I nodded sympathetically and Goodyear followed me to the Curl ’n Twirl.
Georgette smiled as we zipped through the door.
“Hi, George.” Mom was in the chair with a conditioning cap on. “Hi, Mom. Hi, Mr. Pierre. Bucky Nordness is ass over tit about Goodyear being in the Square without his leash.”
“From the waist down, Bucky Nordness resembles an umbrella.” Mr. Pierre was sly.
“Ha!” Mother put down the magazine she was avidly reading.
“Be that as it may”—and it was an apt description—“you can’t let Goodyear run as he pleases. What if Wheezie were coming around the Square in her Chrysler?”
“The vehicle of doom,” Mr. Pierre intoned.
“You’re right.” Mother held up the magazine for me to see. “I’m going to redo my living room just like this.”
This was one of those house magazines where the decoration job in every room cost about $150,000.
“Mother, the coffee table is made of marble. You can build an addition on your house for what it would cost.”
“Mr. Pierre and I have it all figured out. We’ll do a fake marble—”
“
Faux
, my precious,” Mr. Pierre interjected.
“And you can help me paint. I want pale apricot.”
The trapdoor in the pit of my stomach opened up. Not only would I paint, I’d spackle, put up drywall, sand, plane, and break every fingernail I had. Mother’s improvement schemes came out of my hide.
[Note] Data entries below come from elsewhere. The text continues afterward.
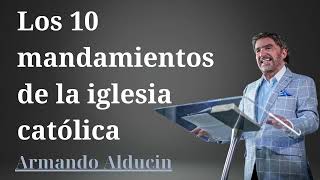 Los 10 mandamientos de la iglesia católica

Armando Alducin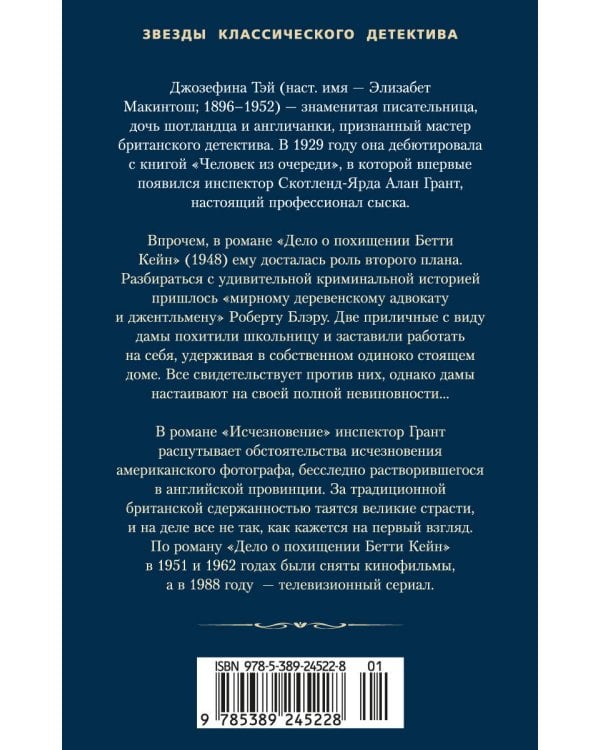 ЗВЕЗДЫ КЛАССИЧЕСКОГО ДЕТЕКТИВА

Джозефина Тэй (наст. имя — Элизабет Макинтош; 1896–1952) — знаменитая писательница, дочь шотландца и англичанки, признанный мастер британского детектива. В 1929 году она дебютировала с книгой «Человек из очереди», в которой впервые появился инспектор Скотленд-Ярда Алан Грант, настоящий профессионал сыска.

Впрочем, в романе «Дело о похищении Бетти Кейн» (1948) ему досталась роль второго плана. Разбираться с удивительной криминальной историей пришлось «мирному деревенскому адвокату и джентльмену» Роберту Блэру. Две приличные с виду дамы похитили школьницу и заставили работать на себя, удерживая в собственном одиноко стоящем доме. Все свидетельствует против них, однако дамы настаивают на своей полной невиновности...

В романе «Исчезновение» инспектор Грант распутывает обстоятельства исчезновения американского фотографа, бесследно растворившегося в английской провинции. За традиционной британской сдержанностью таятся великие страсти, и на деле все не так, как кажется на первый взгляд. По роману «Дело о похищении Бетти Кейн» в 1951 и 1962 годах были сняты кинофильмы, а в 1988 году — телевизионный сериал.

ISBN 978-5-389-24522-8 01

9 785389 245228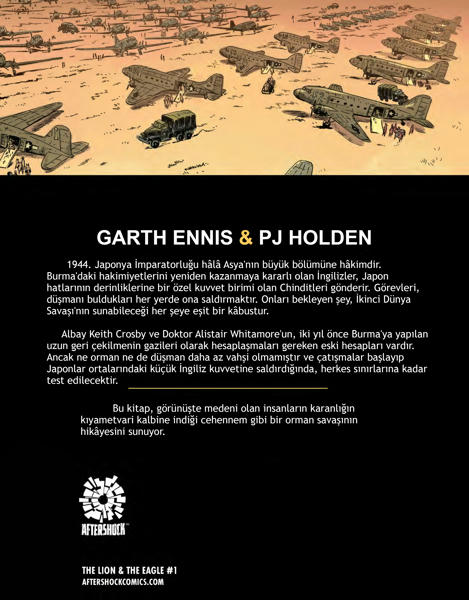 GARTH ENNIS & PJ HOLDEN

1944. Japonya İmparatorluğu hâlâ Asya'nın büyük bölümüne hâkimdir. Burma'daki hakimiyetlerini yeniden kazanmaya kararlı olan İngilizler, Japon hatlarının derinliklerine bir özel kuvvet birimi olan Chinditleri gönderir. Görevleri, düşmanı buldukları her yerde ona saldırmaktır. Onları bekleyen şey, İkinci Dünya Savaşı'nın sunabileceği her şeye eşit bir kâbustur.

Albay Keith Crosby ve Doktor Alistair Whitamore'un, iki yıl önce Burma'ya yapılan uzun geri çekilmenin gazileri olarak hesaplaşmaları gereken eski hesapları vardır. Ancak ne orman ne de düşman daha az vahşi olmamıştır ve çatışmalar başlayıp Japonlar ortalarındaki küçük İngiliz kuvvetine saldırdığında, herkes sınırlarına kadar test edilecektir.

Bu kitap, görünüşte medeni olan insanların karanlığın kıyametvari kalbine indiği cehennem gibi bir orman savaşının hikâyesini sunuyor.

AFTERSHOCK

THE LION & THE EAGLE #1
AFTERSHOCKCOMICS.COM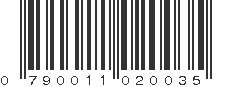 0 790011 020035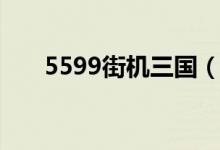 5599街机三国（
By now I was experienced enough to start my own construction company and hated it. There are women out there who want to be electricians, plumbers, carpenters. Not Miss Smith. That butch crap just tears my ass with boredom. The fact that I never liked to get my hands dirty with anything but ink didn’t stop Mother from pressing me into service with bribes, guilt, or outright threats to my physical well-being. I was heartily sorry that she and Dad hadn’t adopted more children so I could spread this burden among my siblings. And when she was done with me, Louise would start up.
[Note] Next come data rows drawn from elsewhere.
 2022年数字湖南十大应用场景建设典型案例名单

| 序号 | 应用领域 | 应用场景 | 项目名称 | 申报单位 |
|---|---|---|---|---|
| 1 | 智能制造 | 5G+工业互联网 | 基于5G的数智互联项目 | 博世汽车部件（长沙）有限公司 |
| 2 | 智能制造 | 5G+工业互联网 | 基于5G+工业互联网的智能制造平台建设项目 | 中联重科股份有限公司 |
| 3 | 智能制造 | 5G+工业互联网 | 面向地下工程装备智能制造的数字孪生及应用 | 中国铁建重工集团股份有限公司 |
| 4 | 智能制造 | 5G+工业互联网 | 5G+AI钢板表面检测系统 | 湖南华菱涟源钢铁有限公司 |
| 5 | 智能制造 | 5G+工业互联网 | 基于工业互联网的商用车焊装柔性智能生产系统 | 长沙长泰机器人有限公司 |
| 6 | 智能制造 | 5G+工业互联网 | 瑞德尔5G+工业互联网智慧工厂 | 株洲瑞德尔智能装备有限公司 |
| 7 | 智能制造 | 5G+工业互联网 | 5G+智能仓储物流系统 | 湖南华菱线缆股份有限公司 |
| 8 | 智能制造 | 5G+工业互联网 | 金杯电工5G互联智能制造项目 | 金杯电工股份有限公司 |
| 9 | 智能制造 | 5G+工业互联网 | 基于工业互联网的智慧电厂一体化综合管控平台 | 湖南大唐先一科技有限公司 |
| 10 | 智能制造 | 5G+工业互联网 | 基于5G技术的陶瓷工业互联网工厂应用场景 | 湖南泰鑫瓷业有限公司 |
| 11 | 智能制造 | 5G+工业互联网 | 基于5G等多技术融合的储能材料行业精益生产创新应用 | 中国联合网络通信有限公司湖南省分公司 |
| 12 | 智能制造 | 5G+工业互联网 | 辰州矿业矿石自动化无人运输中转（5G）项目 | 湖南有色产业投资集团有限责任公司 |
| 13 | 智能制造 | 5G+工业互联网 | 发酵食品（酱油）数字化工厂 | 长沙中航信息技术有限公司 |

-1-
I left the hair salon with a heavy tread, remembered I hadn’t told Mom when I’d pick her up tonight, and whirled back through the door.
“Mother, we go an hour early to bingo tonight.”
The mouth that wouldn’t die was strangely closed. Mr. Pierre busied himself cleaning his spotless counter.
“Mother?” I spied the small glass ashtray in her lap. That old
trick. I came up behind her and smacked her between the shoulder blades. Billows of smoke poured out of her mouth.
“You little shit!” She coughed.
“If I’m a shit, you’re a liar.”
“
Tumulte.
” Mr. Pierre threw up his hands. That meant bedlam in French but I never knew if he was pronouncing the stuff correctly. I thought of French as the venereal disease of the tongue.
“Call your own mother a liar.”
“You promised to give up smoking.”
“The spirit is willing but the flesh is weak.”
“Not your flesh.” I relented. “If you smoke, you smoke. I just don’t like you being a sneak about it. And what are you doing in here so early anyway?”